TEXTO PARA LEITURA:
Para driblar uso do chip, gangues clonam tarja e fazem compras em outros países
"Vendemos coletores de dados (chupa-cabra), cartões de crédito e débito com limites entre R$ 1,5 mil e R$ 20 mil, trilhas de dados, gravadores, cartões virgens, impressoras... tudo para você entrar no ramo! Promoção só nesta semana: kit coletor + gravador + 100 cartões virgens só R$ 2 mil. Todos os equipamentos acompanham CD de instalação, manual em português, vídeo aula e dicas e truques para você trabalhar com segurança, sem correr riscos." O anúncio, copiado de uma página da internet, revela que ao mesmo tempo em que emissores, adquirentes e bandeiras investem anualmente bilhões de reais em prevenção, há uma indústria da fraude que prospera.
Nem mesmo a tecnologia do chip, que avança a passadas largas no Brasil, é capaz de coibir completamente o roubo de dados e o uso indevido, uma vez que os plásticos emitidos no país também contam com tarja magnética. No caso dos cartões de crédito internacionais, o que tem ocorrido é a migração das compras e saques para outros mercados, que não contam com terminais que leem o dispositivo.
Isso quer dizer que as informações contidas na trilha magnética podem ser copiadas com o uso de um coletor, apelidado de chupa-cabra, e impressas num plástico clone, que depois será usado para transações na Argentina, no Uruguai ou mesmo nos Estados Unidos, o país que criou o cartão de crédito mas está um passo atrás nessa tecnologia. Outra tendência é que as fraudes migrem para os cartões com limites mais baixos, pois nem todos os bancos estão convertendo integralmente a sua base para o chip, privilegiando os limites mais elevados, com prejuízo potencialmente maior.

DADOS APRESENTADOS:

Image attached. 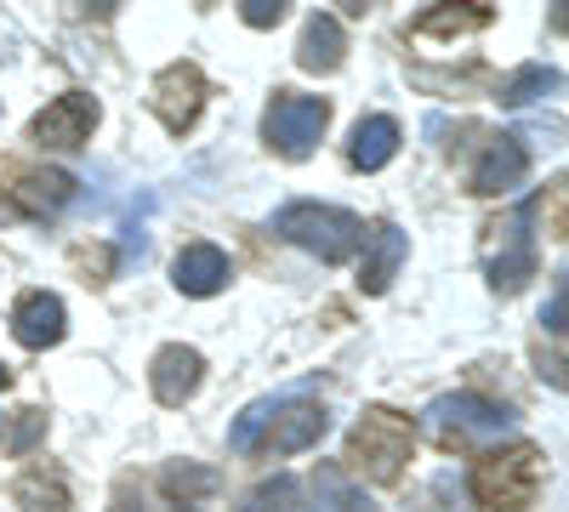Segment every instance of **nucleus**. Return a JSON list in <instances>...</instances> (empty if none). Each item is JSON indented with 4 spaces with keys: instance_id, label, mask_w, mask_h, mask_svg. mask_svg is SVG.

REQUISITOS:
a) Diga se cada afirmação abaixo está de acordo com o texto sobre fraudes com cartões, respondendo sim ou não e citando literalmente as palavras do texto que decidem a questão: (i) Os cartões emitidos no Brasil também têm tarja magnética. (ii) Os Estados Unidos estão à frente do Brasil na tecnologia do chip. (iii) Todos os bancos estão convertendo integralmente sua base de cartões para o chip.
b) Transcreva o trecho do texto sobre fraudes com cartões que vai de "Nem mesmo a" até "leem o dispositivo.".

RESPOSTAS:
a)
(i) Sim: "os plásticos emitidos no país também contam com tarja magnética".
(ii) Não: "o país que criou o cartão de crédito mas está um passo atrás nessa tecnologia".
(iii) Não: "nem todos os bancos estão convertendo integralmente a sua base para o chip".

b)
Nem mesmo a tecnologia do chip, que avança a passadas largas no Brasil, é capaz de coibir completamente o roubo de dados e o uso indevido, uma vez que os plásticos emitidos no país também contam com tarja magnética. No caso dos cartões de crédito internacionais, o que tem ocorrido é a migração das compras e saques para outros mercados, que não contam com terminais que leem o dispositivo.